WCKC
- Cadillac, Michigan; United States;
- Broadcast area: Cadillac, Michigan
- Frequency: 107.1 MHz
- Branding: 107.1 The Drive

Programming
- Format: Classic rock

Ownership
- Owner: Up North Radio, LLC
- Sister stations: WBZX, WCDY

History
- First air date: 1985 (as WYTW)
- Former call signs: WITW (1984–1985, CP) WYTW (1985–1991)
- Call sign meaning: Cadillac KC Country (Previous format)

Technical information
- Licensing authority: FCC
- Facility ID: 22183
- Class: A
- ERP: 2,750 watts
- HAAT: 147 meters

Links
- Public license information: Public file; LMS;
- Website: 1071thedrive.com

= WCKC =

Radio station in Cadillac, Michigan

WCKC (107.1 FM, "The Drive") is a radio station in Cadillac, Michigan, owned by Up North Radio, LLC. WCKC airs a classic rock format.

==History==
In 1985 Donald "Doc" Benson, then-owner of WMKC-FM/WIDG-AM in St.
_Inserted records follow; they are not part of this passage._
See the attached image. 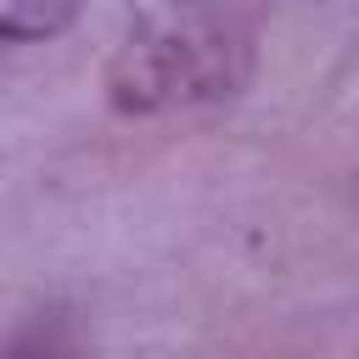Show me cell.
<instances>
[{
    "label": "cell",
    "mask_w": 359,
    "mask_h": 359,
    "mask_svg": "<svg viewBox=\"0 0 359 359\" xmlns=\"http://www.w3.org/2000/svg\"><path fill=\"white\" fill-rule=\"evenodd\" d=\"M258 0H168L107 62V101L118 112H168L236 95L252 73Z\"/></svg>",
    "instance_id": "6da1fadb"
},
{
    "label": "cell",
    "mask_w": 359,
    "mask_h": 359,
    "mask_svg": "<svg viewBox=\"0 0 359 359\" xmlns=\"http://www.w3.org/2000/svg\"><path fill=\"white\" fill-rule=\"evenodd\" d=\"M79 11H84V0H6L0 6V50L6 45L56 39L62 28H73Z\"/></svg>",
    "instance_id": "7a4b0ae2"
},
{
    "label": "cell",
    "mask_w": 359,
    "mask_h": 359,
    "mask_svg": "<svg viewBox=\"0 0 359 359\" xmlns=\"http://www.w3.org/2000/svg\"><path fill=\"white\" fill-rule=\"evenodd\" d=\"M0 359H73V337L62 320H34L0 348Z\"/></svg>",
    "instance_id": "3957f363"
}]
</instances>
Ignace, obtained the CP (Construction Permit) for a new FM in Cadillac at 107.1. Cadillac previously had a WITW (now WLXV) and Doc reportedly believed he could capitalize on the "good will" of the other station's calls and came up with WYTW. It was called Y-107 and ran satellite adult contemporary music for a short period, but the station was unable to make enough money to pay its expenses. In 1989 WYTW changed to WCKC ("Cadillac KC Country") and simulcast with WMKC and WIDG. This continued until 1996, when WCKC, WMKC and WIDG were sold to Del Reynolds, WCKC became a member of the "Bear" network. (See WMKC article for more information).

On September 29, 2016, at 4PM, WCKC split from its simulcast with WGFN and WCHY and launched its own classic rock format as "107.1 The Drive". The first song on The Drive was "Rock 'n Roll All Nite" by Kiss.